Collision with v4 uuid
prm-dan opened this issue · 13 comments
Describe the bug
I'm guessing I'm setting up something incorrectly. I'm using browser-side generated uuids and logging them to the server. I have a collision and I have only have logged about 100k uuids. I shouldn't have a collision with 100k uuids so I'm guessing I have a bug in my code. I'm assuming that I need to polyfill or something.
How to reproduce
I don't have a small repo. This is integrated into a larger app. I noticed a collision pretty quickly.
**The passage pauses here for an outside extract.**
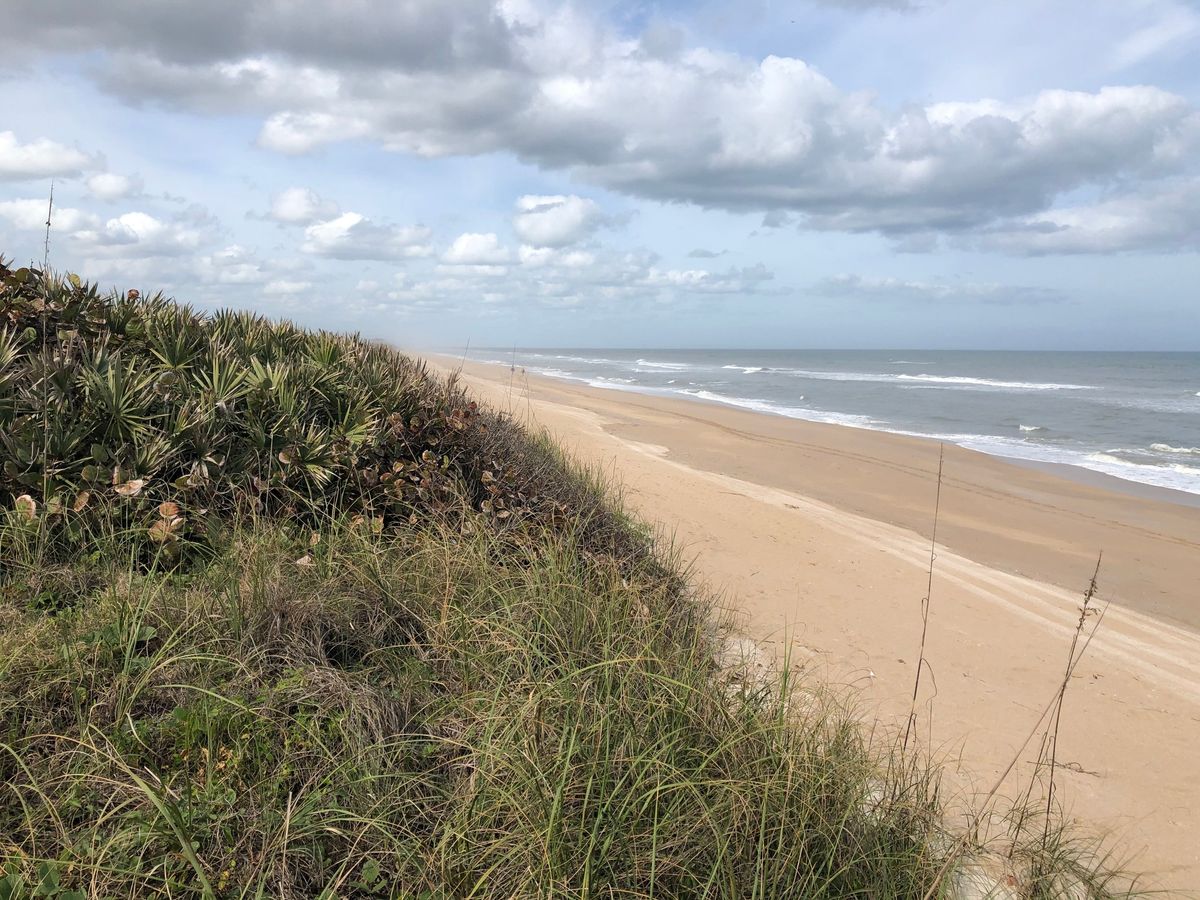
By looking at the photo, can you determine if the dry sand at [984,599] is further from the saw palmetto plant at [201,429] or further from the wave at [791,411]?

import { v4 as uuidv4 } from 'uuid';
...
log(uuidv4())
Expected behavior
I would not expect a collision with 100k uuids.
Runtime
- OS: Unknown.
- Runtime: I don't know for sure. Almost all of the users use either Chrome or Safari (50-50).
- Runtime Version: 14.x
Additional information
[Any other information or comments that you think will help]
Without knowing more about how the duplicate UUIDs are being generated it's difficult to provide meaningful guidance.
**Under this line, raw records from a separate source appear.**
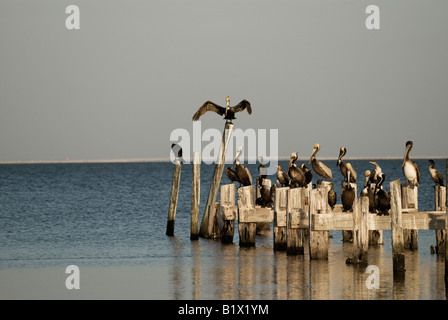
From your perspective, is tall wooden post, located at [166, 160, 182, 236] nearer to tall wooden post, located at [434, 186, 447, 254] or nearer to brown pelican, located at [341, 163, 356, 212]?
brown pelican, located at [341, 163, 356, 212]

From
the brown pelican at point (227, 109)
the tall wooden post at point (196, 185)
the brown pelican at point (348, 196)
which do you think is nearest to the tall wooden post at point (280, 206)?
the brown pelican at point (348, 196)

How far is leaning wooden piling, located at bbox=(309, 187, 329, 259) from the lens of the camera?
61.8 feet

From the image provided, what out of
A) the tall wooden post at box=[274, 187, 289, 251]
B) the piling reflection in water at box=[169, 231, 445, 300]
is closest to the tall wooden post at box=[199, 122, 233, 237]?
the piling reflection in water at box=[169, 231, 445, 300]

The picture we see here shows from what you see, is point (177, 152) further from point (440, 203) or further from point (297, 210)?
point (440, 203)

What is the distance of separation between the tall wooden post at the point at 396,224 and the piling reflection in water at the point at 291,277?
1.13 ft

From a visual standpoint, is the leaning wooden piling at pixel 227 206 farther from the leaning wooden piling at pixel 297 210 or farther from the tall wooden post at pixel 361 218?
the tall wooden post at pixel 361 218

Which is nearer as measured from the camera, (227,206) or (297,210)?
(297,210)

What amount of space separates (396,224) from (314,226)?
6.37ft

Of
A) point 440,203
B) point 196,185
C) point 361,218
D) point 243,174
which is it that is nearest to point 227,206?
point 243,174

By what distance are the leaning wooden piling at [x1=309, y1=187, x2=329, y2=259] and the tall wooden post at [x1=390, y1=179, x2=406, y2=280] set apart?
1721mm

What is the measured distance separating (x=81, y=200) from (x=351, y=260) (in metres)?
34.8

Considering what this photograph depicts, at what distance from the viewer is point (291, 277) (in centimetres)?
1834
For starters, are the UUIDs being generated on your server or clients? If the latter, is it possible requests are being sent more than once? E.g. Do your clients have retry logic for network requests?
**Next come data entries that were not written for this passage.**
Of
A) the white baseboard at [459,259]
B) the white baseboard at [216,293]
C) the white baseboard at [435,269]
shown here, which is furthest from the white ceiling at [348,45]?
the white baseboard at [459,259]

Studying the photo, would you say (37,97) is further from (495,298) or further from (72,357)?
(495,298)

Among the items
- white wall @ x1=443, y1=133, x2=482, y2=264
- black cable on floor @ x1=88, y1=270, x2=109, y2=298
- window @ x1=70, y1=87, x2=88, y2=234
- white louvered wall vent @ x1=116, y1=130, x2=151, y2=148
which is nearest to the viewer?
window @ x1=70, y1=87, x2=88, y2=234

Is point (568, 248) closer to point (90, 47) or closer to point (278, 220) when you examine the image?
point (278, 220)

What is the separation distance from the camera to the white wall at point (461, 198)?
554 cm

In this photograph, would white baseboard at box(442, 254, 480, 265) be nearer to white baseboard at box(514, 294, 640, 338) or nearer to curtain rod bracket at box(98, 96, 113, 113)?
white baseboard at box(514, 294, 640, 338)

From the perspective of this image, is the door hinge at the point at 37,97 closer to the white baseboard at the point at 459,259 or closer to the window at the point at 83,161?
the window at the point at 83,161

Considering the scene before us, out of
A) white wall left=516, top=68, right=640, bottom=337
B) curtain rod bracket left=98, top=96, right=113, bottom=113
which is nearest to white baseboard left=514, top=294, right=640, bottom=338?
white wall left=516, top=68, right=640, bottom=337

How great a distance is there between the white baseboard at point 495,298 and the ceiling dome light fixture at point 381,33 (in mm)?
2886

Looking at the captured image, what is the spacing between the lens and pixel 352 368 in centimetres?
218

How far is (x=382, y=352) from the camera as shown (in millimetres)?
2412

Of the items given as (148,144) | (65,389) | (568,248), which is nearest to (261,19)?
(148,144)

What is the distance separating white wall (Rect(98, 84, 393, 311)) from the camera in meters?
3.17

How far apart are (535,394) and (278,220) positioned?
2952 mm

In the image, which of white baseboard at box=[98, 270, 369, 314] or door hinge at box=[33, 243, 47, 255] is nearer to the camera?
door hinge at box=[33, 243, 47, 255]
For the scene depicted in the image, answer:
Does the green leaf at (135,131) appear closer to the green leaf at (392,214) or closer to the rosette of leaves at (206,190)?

FWIW, it's almost certainly not an issue with code in this module, per se. On the rare occasion we see duplicates it's either a bona fide bug in OP's code or an external issue.
These UUIDs are generated on the browser-side. These were generated on two different browsers (different userIds and IPs).
There aren't any known issues with any specific browsers?
There aren't any known issues with any specific browsers?
Not at this time.
What version of the uuid library are you using? In versions before 7.0 v4 uuids were generated using a Math.random()-based random-number-generator. I recall that this caused duplicate UUIDs for requests caused by the Google crawler (Googlebot User-Agent) since apparently the google crawler was using a special Math.random() implementation which was causing stable results.
That said, versions >= 7.0 of this library no longer fall back to Math.random() and instead always use the WebCrypto API. I have no idea if e.g. Googlebot (or other Bots) exhibit a similar behavior for the WebCrypto APIs.
Is your website publicly available? Could the duplicate UUIDs maybe be caused by such bots that use custom WebCrypto implementations?
Hmm, I'm using v8.3.1. It could be a crawler. I'll have to add more logging to see.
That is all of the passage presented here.